この映画では、移民からの視点でも、フランス人からの視点でも、移民とフランス人が対極にあるように捉えられている。貧困に苦しむ移民に対して真逆にいるのはフランス人の富裕層。彼らの富の象徴であるDiorで移民の少女が働く。
移民の少女が手に職を付けるサクセスストーリーだけど、ある意味、手先が器用だからと縫製工場で働らかされる移民女性たちと同じなのでは?とその点には疑問を抱いた。でもDiorのお針子さんは名誉な仕事だからその点はスウェットショップとは違うんだと思う。ただ、Diorのお針子さんの仕事の場合は、フランス女性たちが安い給料で忙しく働いているという…。美しいドレスにうっとりする一方でそのドレスの裏にあるお針子さんたちの努力や待遇を想って複雑な気持ちになりました。誇りを持って名誉な仕事を全うする一方で給料は安く、自分の時間はなく、パリ郊外に住まなければいけない。移民とフランス人の間には大きな隔たりがあるはずが、実は両者の下層の暮らしは似ている。そんな描写がポイントなのかも。

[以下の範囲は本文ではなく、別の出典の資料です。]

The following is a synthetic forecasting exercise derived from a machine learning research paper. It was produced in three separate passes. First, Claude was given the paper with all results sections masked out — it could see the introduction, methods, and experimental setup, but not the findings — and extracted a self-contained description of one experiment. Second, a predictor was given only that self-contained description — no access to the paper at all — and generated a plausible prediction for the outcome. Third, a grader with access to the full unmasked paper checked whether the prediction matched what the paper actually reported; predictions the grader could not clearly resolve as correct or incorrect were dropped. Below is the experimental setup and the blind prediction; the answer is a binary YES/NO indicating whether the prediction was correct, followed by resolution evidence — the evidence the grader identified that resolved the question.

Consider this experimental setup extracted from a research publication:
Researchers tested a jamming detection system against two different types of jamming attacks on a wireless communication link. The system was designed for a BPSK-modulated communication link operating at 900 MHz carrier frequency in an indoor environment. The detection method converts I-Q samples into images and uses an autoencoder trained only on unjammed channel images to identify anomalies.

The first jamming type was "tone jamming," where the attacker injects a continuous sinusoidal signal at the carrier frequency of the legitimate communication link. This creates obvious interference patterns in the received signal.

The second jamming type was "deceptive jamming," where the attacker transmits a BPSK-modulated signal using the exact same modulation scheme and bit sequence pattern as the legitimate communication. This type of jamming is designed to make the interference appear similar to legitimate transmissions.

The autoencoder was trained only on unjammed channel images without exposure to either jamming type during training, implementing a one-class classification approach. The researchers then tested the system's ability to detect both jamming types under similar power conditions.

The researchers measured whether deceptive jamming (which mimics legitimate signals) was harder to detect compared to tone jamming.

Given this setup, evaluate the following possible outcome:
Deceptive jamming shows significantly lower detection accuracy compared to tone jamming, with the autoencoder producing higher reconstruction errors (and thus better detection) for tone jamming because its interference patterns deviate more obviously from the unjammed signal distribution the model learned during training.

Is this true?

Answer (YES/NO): NO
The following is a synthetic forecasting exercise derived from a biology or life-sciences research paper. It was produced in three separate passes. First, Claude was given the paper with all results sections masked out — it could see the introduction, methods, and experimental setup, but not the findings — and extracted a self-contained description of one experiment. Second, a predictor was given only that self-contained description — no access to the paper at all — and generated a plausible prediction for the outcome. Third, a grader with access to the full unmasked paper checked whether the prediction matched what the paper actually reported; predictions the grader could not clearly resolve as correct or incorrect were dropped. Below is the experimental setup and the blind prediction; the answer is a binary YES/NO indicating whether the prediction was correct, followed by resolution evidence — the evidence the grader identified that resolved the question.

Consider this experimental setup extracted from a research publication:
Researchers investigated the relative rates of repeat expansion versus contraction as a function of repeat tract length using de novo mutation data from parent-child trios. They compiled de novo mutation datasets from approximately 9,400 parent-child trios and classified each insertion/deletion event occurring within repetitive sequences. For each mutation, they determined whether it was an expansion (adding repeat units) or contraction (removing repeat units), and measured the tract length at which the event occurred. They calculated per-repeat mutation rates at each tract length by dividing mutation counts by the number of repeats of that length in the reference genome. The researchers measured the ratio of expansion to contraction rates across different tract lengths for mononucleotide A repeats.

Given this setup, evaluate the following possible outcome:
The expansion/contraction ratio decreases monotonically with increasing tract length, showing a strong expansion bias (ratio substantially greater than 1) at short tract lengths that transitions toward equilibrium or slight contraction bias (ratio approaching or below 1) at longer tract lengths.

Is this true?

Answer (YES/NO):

"ねえ何とも思わない?めちゃくちゃ高価なドレスを奴隷の給料で土曜に縫うなんて"
ーー"奴隷の給料じゃないわ そんなことは二の次よ 大事なのは お金じゃない 本質的な価値よ 真の価値"
まさにこのセリフに表れていると思う。


パピチャのリナ・クードリさん目当てで観たけど、今作も素敵だった。あとシャイニー・シュリンプスのRomain Brauさんも出てた!こちらも脇役ながらとっても素敵でした。

頑固なエスターと同じく頑固で反抗的なジェイドのぶつかり合うシーンが多すぎるし、中途半端な恋愛要素はいらないようにも思えたけど、最後にはいい気持ちで観終わることができました。血のつながりのある母/娘だけがすべてではないし、誰にだって居場所がある。人との出会いが人生を変えることがある。そんな希望を感じる映画でした。
誰だって問題を抱えてるんだから、自分ばかり辛い人生だなんて悲観的にならず、笑顔で周りの人と関わっていかなきゃだめだなー!新生活頑張ろう!!!